We then gave it another shot with a VPS that had 5,000 IOPs. It took 8 days to get to block 4,300,000. The further you progress along the blockchain, the harder the blocks become to verify due to the increased transaction volume. For example, we noted that it took over 4 minutes to verify this block (and many others) while the machine was pegged at a constant disk read of 50 MB/S and write of 50 MB/S. As of December 2017, the Ethereum network has become even more popular and our production Parity nodes sometimes struggle to stay synced with the tip of the chain due to the high disk I/O. One possible “solution” to this would be for us to switch to using ephemeral storage on AWS. This is a directly attached SSD that isn’t metered or throttled. The drawback is that it’s not guaranteed to be durable. Doing a “stop/start” on the instance will wipe out the data. Also, if the underlying drive fails, the data will be lost since it isn’t mirrored.
At time of writing the chatter I’m hearing amongst other enterprise Ethereum-based services is that both geth and parity are suffering from performance issues due to the explosion of popularity of the network. Hopefully the next releases of popular Ethereum node software will be focused on performance improvements.
BitGo’s MultiSig Contract
Unlike Bitcoin and many other crypto assets, Ethereum does not have native multisignature functionality for securing funds.
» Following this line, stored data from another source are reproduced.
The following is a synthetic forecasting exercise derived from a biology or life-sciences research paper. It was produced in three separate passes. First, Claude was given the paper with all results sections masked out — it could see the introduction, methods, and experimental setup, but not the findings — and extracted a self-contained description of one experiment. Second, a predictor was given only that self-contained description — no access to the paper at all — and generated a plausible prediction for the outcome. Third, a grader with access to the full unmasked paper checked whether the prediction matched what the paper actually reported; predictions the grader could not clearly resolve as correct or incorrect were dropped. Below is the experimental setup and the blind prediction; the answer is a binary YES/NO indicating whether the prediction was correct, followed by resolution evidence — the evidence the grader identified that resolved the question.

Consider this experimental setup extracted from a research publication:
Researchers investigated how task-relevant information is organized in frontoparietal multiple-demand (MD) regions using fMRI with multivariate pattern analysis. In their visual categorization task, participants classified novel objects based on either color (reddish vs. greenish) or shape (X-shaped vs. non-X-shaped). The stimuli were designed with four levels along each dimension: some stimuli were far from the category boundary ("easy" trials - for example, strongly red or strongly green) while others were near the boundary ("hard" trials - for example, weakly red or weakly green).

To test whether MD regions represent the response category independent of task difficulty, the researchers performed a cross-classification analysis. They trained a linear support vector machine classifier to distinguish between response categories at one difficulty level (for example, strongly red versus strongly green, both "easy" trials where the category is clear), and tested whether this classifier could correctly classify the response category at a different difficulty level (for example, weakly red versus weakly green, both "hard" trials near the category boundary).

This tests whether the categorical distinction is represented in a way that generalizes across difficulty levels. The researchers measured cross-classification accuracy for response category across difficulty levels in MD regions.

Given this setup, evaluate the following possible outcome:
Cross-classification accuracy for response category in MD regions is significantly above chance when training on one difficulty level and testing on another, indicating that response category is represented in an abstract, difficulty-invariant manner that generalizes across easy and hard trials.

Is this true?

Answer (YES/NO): NO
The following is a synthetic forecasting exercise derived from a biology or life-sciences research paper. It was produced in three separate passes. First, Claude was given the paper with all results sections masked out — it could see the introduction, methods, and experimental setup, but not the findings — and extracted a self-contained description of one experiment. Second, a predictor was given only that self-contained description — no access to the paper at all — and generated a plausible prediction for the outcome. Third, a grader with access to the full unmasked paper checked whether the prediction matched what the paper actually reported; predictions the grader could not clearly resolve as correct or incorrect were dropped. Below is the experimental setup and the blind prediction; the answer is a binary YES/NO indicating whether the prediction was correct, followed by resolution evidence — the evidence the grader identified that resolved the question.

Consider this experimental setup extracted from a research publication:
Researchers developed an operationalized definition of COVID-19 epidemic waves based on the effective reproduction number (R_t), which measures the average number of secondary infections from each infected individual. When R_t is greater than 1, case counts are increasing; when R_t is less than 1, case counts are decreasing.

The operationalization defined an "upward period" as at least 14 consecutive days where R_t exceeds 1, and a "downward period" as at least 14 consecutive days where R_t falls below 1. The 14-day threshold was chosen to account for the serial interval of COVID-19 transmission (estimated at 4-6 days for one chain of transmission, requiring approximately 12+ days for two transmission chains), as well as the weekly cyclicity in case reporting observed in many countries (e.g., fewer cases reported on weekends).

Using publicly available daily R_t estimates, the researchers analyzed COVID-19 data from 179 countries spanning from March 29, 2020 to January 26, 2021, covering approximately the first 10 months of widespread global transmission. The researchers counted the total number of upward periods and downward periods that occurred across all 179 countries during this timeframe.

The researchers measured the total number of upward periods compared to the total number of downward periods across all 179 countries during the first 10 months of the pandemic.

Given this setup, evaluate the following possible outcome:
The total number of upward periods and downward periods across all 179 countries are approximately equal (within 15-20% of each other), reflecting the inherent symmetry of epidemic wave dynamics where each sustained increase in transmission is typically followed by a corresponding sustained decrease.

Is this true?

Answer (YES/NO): NO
BitGo’s business model requires that all crypto assets be secured in a 2-of-3 multisig wallet so that BitGo can act as an oracle / cosigner on transactions to enforce security policies. As a result, we had to implement multisig with a smart contract. You can check it out here:
eth-multisig-v2 - Multi-Sig Wallet v2, supporting original Wallet.sol methods with additional confirmAndExecute…github.com
Writing a smart contract to secure crypto assets is pretty dangerous; it’s not far from “rolling your own crypto” which is one of the fundamental things to avoid in this industry. Smart contract security is a whole other can of worms; BitGo is dedicating a future blog post to covering the security issues we encountered and steps we took to resolve them.
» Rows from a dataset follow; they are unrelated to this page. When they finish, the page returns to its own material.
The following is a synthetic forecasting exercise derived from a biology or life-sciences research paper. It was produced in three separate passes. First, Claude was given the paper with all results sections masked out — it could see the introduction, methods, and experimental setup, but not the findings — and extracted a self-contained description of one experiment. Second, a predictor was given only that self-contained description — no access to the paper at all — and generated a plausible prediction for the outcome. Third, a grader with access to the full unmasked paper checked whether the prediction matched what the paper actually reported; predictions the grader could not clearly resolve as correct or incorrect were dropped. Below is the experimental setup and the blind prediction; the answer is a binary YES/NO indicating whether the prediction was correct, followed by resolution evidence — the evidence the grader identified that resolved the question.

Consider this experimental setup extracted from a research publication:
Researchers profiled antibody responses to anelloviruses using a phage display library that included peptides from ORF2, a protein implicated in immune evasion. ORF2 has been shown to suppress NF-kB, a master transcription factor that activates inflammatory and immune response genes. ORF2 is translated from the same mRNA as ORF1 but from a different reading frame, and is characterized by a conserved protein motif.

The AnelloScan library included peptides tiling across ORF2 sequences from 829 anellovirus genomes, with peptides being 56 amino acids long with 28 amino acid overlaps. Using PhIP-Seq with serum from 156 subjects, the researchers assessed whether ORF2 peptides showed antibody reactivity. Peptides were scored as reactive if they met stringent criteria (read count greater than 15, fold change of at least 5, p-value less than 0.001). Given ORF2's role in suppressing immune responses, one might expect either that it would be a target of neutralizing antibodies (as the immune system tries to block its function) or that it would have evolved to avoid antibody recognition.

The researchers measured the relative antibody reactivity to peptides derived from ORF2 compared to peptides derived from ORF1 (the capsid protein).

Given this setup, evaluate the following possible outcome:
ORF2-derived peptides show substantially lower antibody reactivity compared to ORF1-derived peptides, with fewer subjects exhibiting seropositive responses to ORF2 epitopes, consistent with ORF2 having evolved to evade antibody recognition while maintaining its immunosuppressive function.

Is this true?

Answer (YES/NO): YES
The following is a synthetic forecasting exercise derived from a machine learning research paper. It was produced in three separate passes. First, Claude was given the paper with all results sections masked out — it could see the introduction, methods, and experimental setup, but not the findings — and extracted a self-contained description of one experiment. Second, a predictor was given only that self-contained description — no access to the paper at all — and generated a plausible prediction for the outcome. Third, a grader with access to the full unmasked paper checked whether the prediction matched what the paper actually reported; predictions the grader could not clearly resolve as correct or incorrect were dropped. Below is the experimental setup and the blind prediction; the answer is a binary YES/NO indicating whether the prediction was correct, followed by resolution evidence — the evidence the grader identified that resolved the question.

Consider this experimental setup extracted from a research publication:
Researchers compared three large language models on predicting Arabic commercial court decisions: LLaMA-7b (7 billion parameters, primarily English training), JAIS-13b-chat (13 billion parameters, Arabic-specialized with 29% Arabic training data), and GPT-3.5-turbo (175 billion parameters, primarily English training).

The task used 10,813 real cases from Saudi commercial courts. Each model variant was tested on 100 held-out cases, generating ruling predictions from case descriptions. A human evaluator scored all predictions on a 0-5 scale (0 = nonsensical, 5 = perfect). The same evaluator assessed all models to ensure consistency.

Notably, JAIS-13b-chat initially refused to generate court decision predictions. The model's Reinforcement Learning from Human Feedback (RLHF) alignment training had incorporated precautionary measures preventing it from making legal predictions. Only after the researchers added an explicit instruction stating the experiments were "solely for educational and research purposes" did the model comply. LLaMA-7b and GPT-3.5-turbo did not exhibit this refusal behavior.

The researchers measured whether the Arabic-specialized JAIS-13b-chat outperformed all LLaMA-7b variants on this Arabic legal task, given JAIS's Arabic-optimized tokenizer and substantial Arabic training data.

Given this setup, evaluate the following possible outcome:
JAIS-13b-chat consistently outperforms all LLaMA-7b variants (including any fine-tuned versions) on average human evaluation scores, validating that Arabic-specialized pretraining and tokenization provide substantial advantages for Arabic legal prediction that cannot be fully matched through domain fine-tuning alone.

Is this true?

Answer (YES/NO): YES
Smart Contract Complexities
When parsing events emitted by smart contracts it can be tricky to determine just where the money came from. In UTXO-based systems such as Bitcoin, all you have to do is look at the transaction inputs. In account-based systems, on a standard transaction you can just look at the “from” account. However, when the value is being sent via smart contracts it becomes much more complicated. BitGo’s multi-sig contract also has “forwarding address” functionality that adds more complexity to this logic.
Our first approach was to use EthereumJ to load our contract ABI and parse transaction receipts with it. It seemed to work well for parsing addresses out of the event log data, but it would consistently mangle the numeric values (which it parsed as Java BigIntegers.) After many frustrating hours of experimenting and trying to get help on the EthereumJ gitter, we ended up once again ditching EthereumJ and ended up doing manual parsing of the byte arrays from our contract transaction event logs. It feels rather hacky to say “get the Nth 32 byte chunk of data out of this byte array” but at least it works.
Smart contract debugging is also quite challenging with the current state of developer tools. It is hard to know where a transaction failed - often you’ll just get a vague error like “bad jump destination”. Hopefully we’ll have better tools to debug smart contracts in the future.
Network-Wide Lack of Smart Contract Support
Other cryptocurrencies have taught us some lessons with regard to send/receive compatibility across services, especially with regard to address format compatibility. For example, LTC implemented a new P2SH address format in order to make their addresses incompatible with BTC P2SH addresses. Prior to this, the address formats were the same which allowed users to accidentally send BTC to LTC addresses and vice versa. This causes headaches for services to recover the assets.
Unfortunately, 6 months later many services that support LTC /still/ don’t correctly validate the new address format. This type of issue is inconvenient because it can cause users to not be able to send funds from one service/wallet to another because the sending service thinks the “to” address is invalid. However, Ethereum has a unique problem that enables users to send funds to a service but the service never sees the deposit. This is because many services take the easy route when implementing ETH support and they only listen for standard ETH transactions by inspecting the “to” and “from” address fields on the main transaction. However, if a transaction is executing a smart contract then the movement of funds by contract events that are fired do not get reflected in “to” and “from” address fields on the transaction. Rather, they are reflected by “internal transactions” that must be generated by executing the smart contract and parsing the event output.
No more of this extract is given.